▶ [Quoted text]

# Newbee Looking for a game in Northern va/dc



## Rogue problem (Nov 6, 2006)

Its been so long since I played I'm gonna have to learn all over again.  I'm 36 and played when the game first came out in the 70's.  I also played a few games in the mid 90's.  My only current knowledge of the rules of D&D 3.5 is from playing Temple of Elemental Evil by Atari on the PC.  I recently dug out my collection of Gamma World modules, BootHIll, and D&D modules and would really like to play again.  I'm open to any new RPG gaming if you don't mind my ignorance and can help me learn it.  I'm located near Crystal City in VA but don't mind traveling if your not too far.


----------



## Psion (Nov 8, 2006)

Greetings!

I probably fit the definition of "too far" (when I used to run a game in Alexandria, it was an hour and a half drive to get here), but you might want to try the dcrpg yahoo group. There are lots of folks in NOVA looking for games and players, or so it seems.

Check it out at:
http://groups.yahoo.com/group/dcrpg/


----------



## Cyberia (Nov 15, 2006)

*Still Looking for a Game?*

Hey Rogue,

I've just started a game in the Fairfax/Chantilly area (on Sunday afternoons). If you're still looking for a game (and if the area isn't too far away) drop me a line (cyberia.us AT gmail DOT com) and I can pass along some more info.

Thanks,
Cyberia


----------



## Rogue problem (Nov 15, 2006)

*I found some players and games*

Hey thanks for the advise Psion.  I've found a Living Greyhawk group though it could use more players.  I also found a group of 5 of us for a regular straight up AD&D game campaign.  I'm not committed to anything yet, we've just exchanged some emails. Cyberia thanks for the invite I am interested, I will email you.  

Thanks,
Dave


----------

▶ [Provided records]
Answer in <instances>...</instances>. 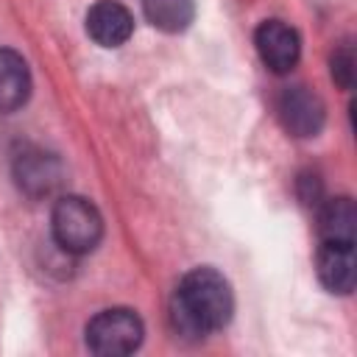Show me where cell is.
Wrapping results in <instances>:
<instances>
[{
    "label": "cell",
    "mask_w": 357,
    "mask_h": 357,
    "mask_svg": "<svg viewBox=\"0 0 357 357\" xmlns=\"http://www.w3.org/2000/svg\"><path fill=\"white\" fill-rule=\"evenodd\" d=\"M234 312V293L229 279L204 265L181 276L170 298V324L173 332L187 340H204L220 332Z\"/></svg>",
    "instance_id": "obj_1"
},
{
    "label": "cell",
    "mask_w": 357,
    "mask_h": 357,
    "mask_svg": "<svg viewBox=\"0 0 357 357\" xmlns=\"http://www.w3.org/2000/svg\"><path fill=\"white\" fill-rule=\"evenodd\" d=\"M53 243L73 257L89 254L103 240V218L89 198L61 195L50 212Z\"/></svg>",
    "instance_id": "obj_2"
},
{
    "label": "cell",
    "mask_w": 357,
    "mask_h": 357,
    "mask_svg": "<svg viewBox=\"0 0 357 357\" xmlns=\"http://www.w3.org/2000/svg\"><path fill=\"white\" fill-rule=\"evenodd\" d=\"M86 349L98 357H123L139 349L145 337L142 318L128 307H112L100 310L95 318H89L86 329Z\"/></svg>",
    "instance_id": "obj_3"
},
{
    "label": "cell",
    "mask_w": 357,
    "mask_h": 357,
    "mask_svg": "<svg viewBox=\"0 0 357 357\" xmlns=\"http://www.w3.org/2000/svg\"><path fill=\"white\" fill-rule=\"evenodd\" d=\"M276 114L282 128L296 139L318 137L326 123V106L318 92H312L304 84L284 86L276 98Z\"/></svg>",
    "instance_id": "obj_4"
},
{
    "label": "cell",
    "mask_w": 357,
    "mask_h": 357,
    "mask_svg": "<svg viewBox=\"0 0 357 357\" xmlns=\"http://www.w3.org/2000/svg\"><path fill=\"white\" fill-rule=\"evenodd\" d=\"M254 47H257L262 64L271 73H276V75L290 73L298 64V59H301L298 31L293 25H287L284 20H265V22H259V28L254 31Z\"/></svg>",
    "instance_id": "obj_5"
},
{
    "label": "cell",
    "mask_w": 357,
    "mask_h": 357,
    "mask_svg": "<svg viewBox=\"0 0 357 357\" xmlns=\"http://www.w3.org/2000/svg\"><path fill=\"white\" fill-rule=\"evenodd\" d=\"M14 178L31 198L50 195L61 184V162L42 148H25L14 156Z\"/></svg>",
    "instance_id": "obj_6"
},
{
    "label": "cell",
    "mask_w": 357,
    "mask_h": 357,
    "mask_svg": "<svg viewBox=\"0 0 357 357\" xmlns=\"http://www.w3.org/2000/svg\"><path fill=\"white\" fill-rule=\"evenodd\" d=\"M315 271H318L321 284L329 293L349 296L354 290V279H357V271H354V243L321 240L318 254H315Z\"/></svg>",
    "instance_id": "obj_7"
},
{
    "label": "cell",
    "mask_w": 357,
    "mask_h": 357,
    "mask_svg": "<svg viewBox=\"0 0 357 357\" xmlns=\"http://www.w3.org/2000/svg\"><path fill=\"white\" fill-rule=\"evenodd\" d=\"M86 33L100 47H120L134 33V17L117 0H98L86 11Z\"/></svg>",
    "instance_id": "obj_8"
},
{
    "label": "cell",
    "mask_w": 357,
    "mask_h": 357,
    "mask_svg": "<svg viewBox=\"0 0 357 357\" xmlns=\"http://www.w3.org/2000/svg\"><path fill=\"white\" fill-rule=\"evenodd\" d=\"M31 98V70L25 59L11 50L0 47V114L20 112Z\"/></svg>",
    "instance_id": "obj_9"
},
{
    "label": "cell",
    "mask_w": 357,
    "mask_h": 357,
    "mask_svg": "<svg viewBox=\"0 0 357 357\" xmlns=\"http://www.w3.org/2000/svg\"><path fill=\"white\" fill-rule=\"evenodd\" d=\"M318 237L329 243H354L357 209L349 195L324 198L318 206Z\"/></svg>",
    "instance_id": "obj_10"
},
{
    "label": "cell",
    "mask_w": 357,
    "mask_h": 357,
    "mask_svg": "<svg viewBox=\"0 0 357 357\" xmlns=\"http://www.w3.org/2000/svg\"><path fill=\"white\" fill-rule=\"evenodd\" d=\"M145 20L165 33H181L195 20V0H142Z\"/></svg>",
    "instance_id": "obj_11"
},
{
    "label": "cell",
    "mask_w": 357,
    "mask_h": 357,
    "mask_svg": "<svg viewBox=\"0 0 357 357\" xmlns=\"http://www.w3.org/2000/svg\"><path fill=\"white\" fill-rule=\"evenodd\" d=\"M354 45L351 42H343L340 47H335L332 59H329V70H332V78L340 89H354Z\"/></svg>",
    "instance_id": "obj_12"
},
{
    "label": "cell",
    "mask_w": 357,
    "mask_h": 357,
    "mask_svg": "<svg viewBox=\"0 0 357 357\" xmlns=\"http://www.w3.org/2000/svg\"><path fill=\"white\" fill-rule=\"evenodd\" d=\"M298 198L304 206H318L324 201V187L315 173H301L298 176Z\"/></svg>",
    "instance_id": "obj_13"
}]
</instances>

▶ [Tasks]
**a)** In the forum thread, on what day and time of the week does Cyberia's game meet?
**b)** Copy everything in the forum thread from "## Rogue problem (Nov 15, 2006)" down to "will email you.", replacing "Living Greyhawk" with "Living Arcanis".

▶ [Full solutions]
**a)** Sunday afternoons.

**b)**
## Rogue problem (Nov 15, 2006)

*I found some players and games*

Hey thanks for the advise Psion.  I've found a Living Arcanis group though it could use more players.  I also found a group of 5 of us for a regular straight up AD&D game campaign.  I'm not committed to anything yet, we've just exchanged some emails. Cyberia thanks for the invite I am interested, I will email you.